[Your instructions]
Write out exactly the lines of the entries below from the one holding "Q: Fraction of annotators marking 'resting'?" to the one holding "category: guineafowl", inclusive, and leave out all other lines.

[Records shown]
————

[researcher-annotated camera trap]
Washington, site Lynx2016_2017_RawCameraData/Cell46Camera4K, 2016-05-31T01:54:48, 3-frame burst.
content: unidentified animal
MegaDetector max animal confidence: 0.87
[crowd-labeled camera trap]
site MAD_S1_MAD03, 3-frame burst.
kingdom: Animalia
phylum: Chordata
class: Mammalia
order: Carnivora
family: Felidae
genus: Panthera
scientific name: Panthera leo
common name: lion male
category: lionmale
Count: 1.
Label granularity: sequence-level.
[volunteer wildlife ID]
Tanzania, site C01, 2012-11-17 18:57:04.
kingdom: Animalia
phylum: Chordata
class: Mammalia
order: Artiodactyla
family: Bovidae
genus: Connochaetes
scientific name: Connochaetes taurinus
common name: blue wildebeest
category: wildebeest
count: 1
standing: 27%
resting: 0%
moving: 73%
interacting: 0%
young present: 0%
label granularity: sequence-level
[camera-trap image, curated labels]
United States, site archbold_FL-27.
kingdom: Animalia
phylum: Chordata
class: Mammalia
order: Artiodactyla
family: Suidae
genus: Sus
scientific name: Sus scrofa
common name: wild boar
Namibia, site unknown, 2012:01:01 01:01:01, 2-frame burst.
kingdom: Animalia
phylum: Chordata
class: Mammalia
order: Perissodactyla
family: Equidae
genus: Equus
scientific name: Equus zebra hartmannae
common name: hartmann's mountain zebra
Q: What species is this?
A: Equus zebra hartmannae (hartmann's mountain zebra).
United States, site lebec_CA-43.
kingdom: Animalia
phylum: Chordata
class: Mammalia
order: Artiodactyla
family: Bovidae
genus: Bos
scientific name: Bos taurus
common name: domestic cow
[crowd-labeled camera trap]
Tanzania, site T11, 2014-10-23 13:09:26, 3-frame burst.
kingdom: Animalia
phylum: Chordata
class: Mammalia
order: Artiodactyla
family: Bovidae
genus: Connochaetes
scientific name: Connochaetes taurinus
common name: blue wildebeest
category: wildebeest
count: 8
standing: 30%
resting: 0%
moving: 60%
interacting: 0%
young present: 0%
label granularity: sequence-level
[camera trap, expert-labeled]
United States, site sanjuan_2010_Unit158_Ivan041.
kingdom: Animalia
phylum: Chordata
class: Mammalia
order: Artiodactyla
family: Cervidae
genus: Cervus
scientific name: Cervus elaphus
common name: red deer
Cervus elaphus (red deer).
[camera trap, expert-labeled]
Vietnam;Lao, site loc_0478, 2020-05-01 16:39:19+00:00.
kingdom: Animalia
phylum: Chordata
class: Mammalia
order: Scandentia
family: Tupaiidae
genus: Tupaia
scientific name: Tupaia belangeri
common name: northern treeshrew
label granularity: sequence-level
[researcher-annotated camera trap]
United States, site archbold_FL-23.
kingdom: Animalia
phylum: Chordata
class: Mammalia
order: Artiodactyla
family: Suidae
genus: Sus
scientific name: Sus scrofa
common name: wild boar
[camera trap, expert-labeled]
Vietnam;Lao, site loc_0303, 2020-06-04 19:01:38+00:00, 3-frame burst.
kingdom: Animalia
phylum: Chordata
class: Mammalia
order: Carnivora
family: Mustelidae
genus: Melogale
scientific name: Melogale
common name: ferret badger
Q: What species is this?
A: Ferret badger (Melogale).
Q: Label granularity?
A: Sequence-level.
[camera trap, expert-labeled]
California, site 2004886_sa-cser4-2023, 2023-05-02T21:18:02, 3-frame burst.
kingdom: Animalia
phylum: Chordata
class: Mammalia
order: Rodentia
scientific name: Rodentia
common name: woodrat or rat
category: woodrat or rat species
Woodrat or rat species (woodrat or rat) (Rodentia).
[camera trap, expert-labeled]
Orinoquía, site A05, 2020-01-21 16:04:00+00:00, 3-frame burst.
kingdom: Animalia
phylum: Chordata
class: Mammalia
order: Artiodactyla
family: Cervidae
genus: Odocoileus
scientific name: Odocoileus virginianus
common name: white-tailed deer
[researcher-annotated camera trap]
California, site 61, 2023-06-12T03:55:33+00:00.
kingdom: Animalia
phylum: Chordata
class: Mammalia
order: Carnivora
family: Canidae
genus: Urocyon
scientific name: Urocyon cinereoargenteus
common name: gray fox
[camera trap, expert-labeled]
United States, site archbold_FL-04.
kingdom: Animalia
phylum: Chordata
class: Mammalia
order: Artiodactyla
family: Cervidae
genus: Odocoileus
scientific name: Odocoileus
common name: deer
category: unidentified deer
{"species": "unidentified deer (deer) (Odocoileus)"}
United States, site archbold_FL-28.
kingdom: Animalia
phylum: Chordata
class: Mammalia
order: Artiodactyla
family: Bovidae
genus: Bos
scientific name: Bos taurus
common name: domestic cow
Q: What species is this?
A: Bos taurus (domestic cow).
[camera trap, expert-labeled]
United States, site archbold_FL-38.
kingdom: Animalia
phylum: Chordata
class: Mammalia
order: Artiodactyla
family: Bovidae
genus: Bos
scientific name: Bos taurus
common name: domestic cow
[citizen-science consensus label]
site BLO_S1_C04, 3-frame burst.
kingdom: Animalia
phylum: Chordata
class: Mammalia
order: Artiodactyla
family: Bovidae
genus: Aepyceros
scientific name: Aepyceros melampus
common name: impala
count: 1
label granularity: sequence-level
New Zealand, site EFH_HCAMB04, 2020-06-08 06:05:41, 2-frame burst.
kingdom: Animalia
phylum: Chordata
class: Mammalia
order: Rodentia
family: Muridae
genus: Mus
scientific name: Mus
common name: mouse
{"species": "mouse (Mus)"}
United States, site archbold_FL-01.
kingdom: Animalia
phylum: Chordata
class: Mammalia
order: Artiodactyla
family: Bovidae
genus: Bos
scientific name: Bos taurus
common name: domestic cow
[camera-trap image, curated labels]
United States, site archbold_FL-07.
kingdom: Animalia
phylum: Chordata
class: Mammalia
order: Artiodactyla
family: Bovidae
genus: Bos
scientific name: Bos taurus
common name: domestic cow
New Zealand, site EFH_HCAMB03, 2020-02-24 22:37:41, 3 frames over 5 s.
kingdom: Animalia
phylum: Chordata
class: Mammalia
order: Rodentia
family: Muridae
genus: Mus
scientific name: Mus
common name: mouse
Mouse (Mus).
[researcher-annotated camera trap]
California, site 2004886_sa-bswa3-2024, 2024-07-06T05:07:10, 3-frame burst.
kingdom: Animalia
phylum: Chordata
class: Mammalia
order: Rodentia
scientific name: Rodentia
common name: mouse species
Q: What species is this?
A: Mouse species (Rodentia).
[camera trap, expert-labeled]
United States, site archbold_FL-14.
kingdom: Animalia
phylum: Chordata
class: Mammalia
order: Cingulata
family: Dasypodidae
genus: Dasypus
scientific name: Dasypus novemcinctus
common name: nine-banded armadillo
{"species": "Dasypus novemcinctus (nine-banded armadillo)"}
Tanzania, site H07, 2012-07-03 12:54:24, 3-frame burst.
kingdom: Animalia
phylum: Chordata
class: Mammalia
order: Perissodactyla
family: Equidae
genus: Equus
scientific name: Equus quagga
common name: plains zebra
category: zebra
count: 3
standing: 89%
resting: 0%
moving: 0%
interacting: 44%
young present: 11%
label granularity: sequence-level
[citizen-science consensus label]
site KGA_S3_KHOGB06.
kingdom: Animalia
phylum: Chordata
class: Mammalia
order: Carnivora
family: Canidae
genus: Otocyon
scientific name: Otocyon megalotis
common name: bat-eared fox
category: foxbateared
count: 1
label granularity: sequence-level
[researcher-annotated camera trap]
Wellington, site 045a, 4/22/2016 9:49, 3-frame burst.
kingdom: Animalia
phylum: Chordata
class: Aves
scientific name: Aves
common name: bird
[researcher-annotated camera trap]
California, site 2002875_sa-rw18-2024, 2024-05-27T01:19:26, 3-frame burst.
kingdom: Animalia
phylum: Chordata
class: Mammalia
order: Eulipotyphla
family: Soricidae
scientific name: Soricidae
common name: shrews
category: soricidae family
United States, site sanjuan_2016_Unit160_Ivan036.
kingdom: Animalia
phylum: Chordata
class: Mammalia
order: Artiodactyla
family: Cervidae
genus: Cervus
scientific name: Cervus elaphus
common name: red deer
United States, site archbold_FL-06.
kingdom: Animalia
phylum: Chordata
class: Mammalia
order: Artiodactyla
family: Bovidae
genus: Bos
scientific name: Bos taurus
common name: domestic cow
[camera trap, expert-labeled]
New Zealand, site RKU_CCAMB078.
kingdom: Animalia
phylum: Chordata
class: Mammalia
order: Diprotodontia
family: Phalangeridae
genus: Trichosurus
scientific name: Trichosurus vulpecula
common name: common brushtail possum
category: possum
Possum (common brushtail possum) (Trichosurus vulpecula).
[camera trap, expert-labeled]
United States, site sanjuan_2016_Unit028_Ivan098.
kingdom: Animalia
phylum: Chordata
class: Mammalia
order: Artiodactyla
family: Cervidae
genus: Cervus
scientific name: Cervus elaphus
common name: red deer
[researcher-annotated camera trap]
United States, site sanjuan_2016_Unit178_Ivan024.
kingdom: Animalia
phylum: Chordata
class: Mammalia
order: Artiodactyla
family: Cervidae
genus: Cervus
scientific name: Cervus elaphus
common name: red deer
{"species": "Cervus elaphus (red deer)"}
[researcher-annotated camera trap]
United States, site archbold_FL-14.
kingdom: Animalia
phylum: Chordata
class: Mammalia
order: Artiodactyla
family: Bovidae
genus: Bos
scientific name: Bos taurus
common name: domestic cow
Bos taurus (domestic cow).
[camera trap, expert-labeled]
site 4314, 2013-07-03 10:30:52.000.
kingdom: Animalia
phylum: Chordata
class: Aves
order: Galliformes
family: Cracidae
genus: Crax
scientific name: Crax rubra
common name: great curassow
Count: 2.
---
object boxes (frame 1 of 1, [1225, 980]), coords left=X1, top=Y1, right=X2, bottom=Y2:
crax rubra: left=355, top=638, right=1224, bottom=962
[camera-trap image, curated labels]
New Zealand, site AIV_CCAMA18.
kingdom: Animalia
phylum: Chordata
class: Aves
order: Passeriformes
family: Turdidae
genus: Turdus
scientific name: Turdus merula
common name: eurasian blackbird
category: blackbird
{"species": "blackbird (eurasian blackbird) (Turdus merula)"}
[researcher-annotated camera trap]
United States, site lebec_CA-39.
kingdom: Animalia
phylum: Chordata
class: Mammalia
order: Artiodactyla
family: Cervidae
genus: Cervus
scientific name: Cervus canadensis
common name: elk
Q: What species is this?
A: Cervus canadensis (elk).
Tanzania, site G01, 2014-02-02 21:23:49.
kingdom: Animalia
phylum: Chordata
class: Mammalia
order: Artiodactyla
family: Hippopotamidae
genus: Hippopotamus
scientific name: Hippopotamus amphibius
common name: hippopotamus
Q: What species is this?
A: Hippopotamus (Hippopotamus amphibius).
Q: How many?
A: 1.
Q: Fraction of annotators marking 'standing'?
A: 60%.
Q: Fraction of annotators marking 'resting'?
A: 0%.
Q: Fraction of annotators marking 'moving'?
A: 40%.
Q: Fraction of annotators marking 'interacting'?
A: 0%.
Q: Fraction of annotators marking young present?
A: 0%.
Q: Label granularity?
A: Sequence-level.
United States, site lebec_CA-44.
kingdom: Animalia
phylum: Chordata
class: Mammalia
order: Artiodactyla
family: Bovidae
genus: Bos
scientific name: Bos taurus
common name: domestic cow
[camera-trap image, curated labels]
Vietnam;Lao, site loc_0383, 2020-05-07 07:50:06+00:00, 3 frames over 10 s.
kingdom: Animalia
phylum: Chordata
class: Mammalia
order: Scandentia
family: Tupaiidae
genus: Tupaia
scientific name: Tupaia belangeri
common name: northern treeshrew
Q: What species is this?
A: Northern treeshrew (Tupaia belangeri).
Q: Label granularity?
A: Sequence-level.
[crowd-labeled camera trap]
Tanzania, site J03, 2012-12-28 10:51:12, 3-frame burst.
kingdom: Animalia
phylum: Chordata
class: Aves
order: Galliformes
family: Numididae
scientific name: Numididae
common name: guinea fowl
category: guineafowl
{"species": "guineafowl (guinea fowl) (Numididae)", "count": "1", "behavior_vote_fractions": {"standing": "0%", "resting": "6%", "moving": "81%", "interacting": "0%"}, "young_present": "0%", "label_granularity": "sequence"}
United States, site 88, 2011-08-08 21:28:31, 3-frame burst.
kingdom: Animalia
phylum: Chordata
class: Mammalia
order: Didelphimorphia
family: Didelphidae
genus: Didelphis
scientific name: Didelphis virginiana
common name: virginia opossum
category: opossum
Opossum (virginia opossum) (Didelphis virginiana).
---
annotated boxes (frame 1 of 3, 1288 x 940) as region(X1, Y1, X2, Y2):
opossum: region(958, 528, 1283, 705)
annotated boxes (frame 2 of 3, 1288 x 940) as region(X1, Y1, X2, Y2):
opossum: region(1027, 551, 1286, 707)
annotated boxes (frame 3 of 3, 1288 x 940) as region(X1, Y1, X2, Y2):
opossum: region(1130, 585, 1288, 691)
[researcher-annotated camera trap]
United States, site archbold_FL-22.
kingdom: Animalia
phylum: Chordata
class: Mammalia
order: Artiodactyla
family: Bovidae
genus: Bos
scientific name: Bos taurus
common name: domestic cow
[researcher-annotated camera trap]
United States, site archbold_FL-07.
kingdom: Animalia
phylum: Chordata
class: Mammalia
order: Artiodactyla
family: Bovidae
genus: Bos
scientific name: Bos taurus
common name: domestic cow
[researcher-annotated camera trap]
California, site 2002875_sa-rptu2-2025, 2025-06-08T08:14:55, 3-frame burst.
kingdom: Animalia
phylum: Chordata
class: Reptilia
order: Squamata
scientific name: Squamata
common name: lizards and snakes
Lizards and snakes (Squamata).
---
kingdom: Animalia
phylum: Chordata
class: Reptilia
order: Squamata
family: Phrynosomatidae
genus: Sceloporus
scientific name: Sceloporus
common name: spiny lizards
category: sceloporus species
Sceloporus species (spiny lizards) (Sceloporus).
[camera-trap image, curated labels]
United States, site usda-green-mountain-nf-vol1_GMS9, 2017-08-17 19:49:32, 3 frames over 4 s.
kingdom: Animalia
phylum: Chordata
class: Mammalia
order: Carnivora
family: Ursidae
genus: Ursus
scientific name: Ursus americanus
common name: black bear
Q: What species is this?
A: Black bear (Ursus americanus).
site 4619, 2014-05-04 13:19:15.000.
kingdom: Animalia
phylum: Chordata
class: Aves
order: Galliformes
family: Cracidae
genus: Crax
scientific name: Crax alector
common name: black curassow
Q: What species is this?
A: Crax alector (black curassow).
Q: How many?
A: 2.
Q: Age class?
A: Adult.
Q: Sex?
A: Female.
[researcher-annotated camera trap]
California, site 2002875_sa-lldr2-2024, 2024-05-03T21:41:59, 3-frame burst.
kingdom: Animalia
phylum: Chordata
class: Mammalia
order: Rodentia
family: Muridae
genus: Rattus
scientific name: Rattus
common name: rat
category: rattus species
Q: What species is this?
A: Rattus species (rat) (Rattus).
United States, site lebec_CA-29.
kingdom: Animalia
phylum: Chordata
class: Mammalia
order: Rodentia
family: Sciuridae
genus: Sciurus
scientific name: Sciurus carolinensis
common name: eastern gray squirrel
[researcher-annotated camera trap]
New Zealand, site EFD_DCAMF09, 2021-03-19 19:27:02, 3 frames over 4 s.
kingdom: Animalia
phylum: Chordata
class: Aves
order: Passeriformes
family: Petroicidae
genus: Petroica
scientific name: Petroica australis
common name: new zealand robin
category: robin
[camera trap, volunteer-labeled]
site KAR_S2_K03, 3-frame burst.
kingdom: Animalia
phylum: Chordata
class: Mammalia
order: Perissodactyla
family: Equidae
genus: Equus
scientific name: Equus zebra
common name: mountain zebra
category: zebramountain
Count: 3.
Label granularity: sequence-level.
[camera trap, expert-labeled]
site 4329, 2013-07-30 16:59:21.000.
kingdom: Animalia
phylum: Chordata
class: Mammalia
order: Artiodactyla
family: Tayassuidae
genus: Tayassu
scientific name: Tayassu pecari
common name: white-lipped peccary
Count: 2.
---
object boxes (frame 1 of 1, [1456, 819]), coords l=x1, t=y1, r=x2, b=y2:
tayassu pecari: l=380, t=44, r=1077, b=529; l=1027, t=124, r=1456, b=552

————

[Solution to this exercise]
Q: Fraction of annotators marking 'resting'?
A: 0%.
Q: Fraction of annotators marking 'moving'?
A: 40%.
Q: Fraction of annotators marking 'interacting'?
A: 0%.
Q: Fraction of annotators marking young present?
A: 0%.
Q: Label granularity?
A: Sequence-level.
United States, site lebec_CA-44.
kingdom: Animalia
phylum: Chordata
class: Mammalia
order: Artiodactyla
family: Bovidae
genus: Bos
scientific name: Bos taurus
common name: domestic cow
[camera-trap image, curated labels]
Vietnam;Lao, site loc_0383, 2020-05-07 07:50:06+00:00, 3 frames over 10 s.
kingdom: Animalia
phylum: Chordata
class: Mammalia
order: Scandentia
family: Tupaiidae
genus: Tupaia
scientific name: Tupaia belangeri
common name: northern treeshrew
Q: What species is this?
A: Northern treeshrew (Tupaia belangeri).
Q: Label granularity?
A: Sequence-level.
[crowd-labeled camera trap]
Tanzania, site J03, 2012-12-28 10:51:12, 3-frame burst.
kingdom: Animalia
phylum: Chordata
class: Aves
order: Galliformes
family: Numididae
scientific name: Numididae
common name: guinea fowl
category: guineafowl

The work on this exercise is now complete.